Yeah; If no one ever detained you to search your bags when you didn't want to be detained, why are you making such an issue out of it? As far as his "refusal to let you leave", that was certainly NOT a detention, since you did not submit and he didn't physically have control of you. And I don't think I'm the one being obtuse. From reading your posts, I believe it would be reasonable to think that you were at some point actually detained by store employees who searched your bags against your wishes. Especially since you keep going on about "unlawful acts" with no apparent understanding of the term. The requests or orders from store employees who ask you to stop, or even TELL you to stop so that they can search your bags, and the resulting search are not "unlawful" unless they try to forcibly detain you. And as has been explained before, even if you are unlawfully detained at some point, which you never were, the resultant search would not be unlawful because you have no 4th amendment protection from store employees not acting as agents of the governement. The only "unlawful" part would be the physical assault needed to detain you against your will, or the resultant "false imprisonment" were you to actually submit, which, according to you, you've never been subjected to, yet allude to throughout your posts. I'm not the one who's been obtuse.

Would you be happier if your local stores dropped their door security measures and gained a reputation as easy marks for theives, then endured such an ongoing shrinkage problem that they shut down the store and moved 20 miles away?

Sometimes it's not all about "you".
 
Egregiously misinformed

"Wal-Mart was much simpler, the young man at the garden entrance attempted to stop me until I asked him if he suspected me of shoplifting or was detaining me for some other reason. He immediately stepped to the side and let me pass. Hmmm, you think he has been briefed? In no instance were hands laid upon me or a 42 lawsuit would have resulted. Any other questions?"

Yes: What delusions are you under? Besides the one that Wal-Mart checking you bags somehow constitutes "state action" or is otherwise under "color of law?" :rolleyes:

Your erroneous assertion about a "42 lawsuit" is, presumably, an inaccurate claim of readiness to file a civil rights lawsuit under 42 USC 1983. As such, they are referred to as "1983 actions."

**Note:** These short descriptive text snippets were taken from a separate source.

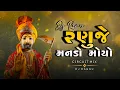 Download Lagu Ranuje Manado Moyo - રણુજે મનડો મોયો ( Circuit Mix ) Dj Daggu 🎧 - Rohit Thakor - Ramdevpir Song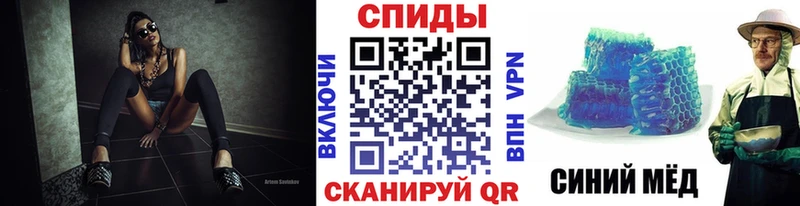 Купить закладки  Гурьевск  МЕТАМФЕТАМИН пудра 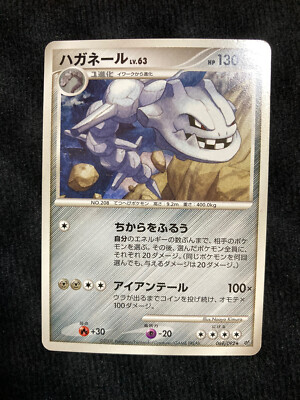 Pokemon TCG Steelix 069 Japanese Card #230601 | eBay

Additionally, as was stated before, Wal-Mart is not a governmental entity. Ergo, your vaunted civil rights lawsuit is a non-starter. : :eek:
 
Since I work both sides of this issue let me say this. If I can prove, with a doubt that you have stolen merchandise, ie. the standard, I saw you steal something, and never lost sight sight of you, or you have been video taped through the complete concealment, and denial of property routine, I will ask you to stop. If you refuse I will stop you. By whatever means are at my disposal.
If the buzzer goes off, and I don't have the evidence of proof, all I can do is ask you to step back inside to resolve the issue. If you politely refuse, you are free to leave. No law prohibits my asking this of you, but it does prohibit me from determining guilt based soley on the EAS.
Now if I ask you to step back inside, and you become unrully, loud, and obnoxious, then you have just changed things to creating a disturbance. If you get in my face, and threaten me, or attempt to intimidate me in a rude, or insolent manner you have just changed the game rules, and ball is my court.
Thus when the bell rings I politely decline to stop, and point out that the cashier needs further training, or the system needs adjusting. But then I don't steal.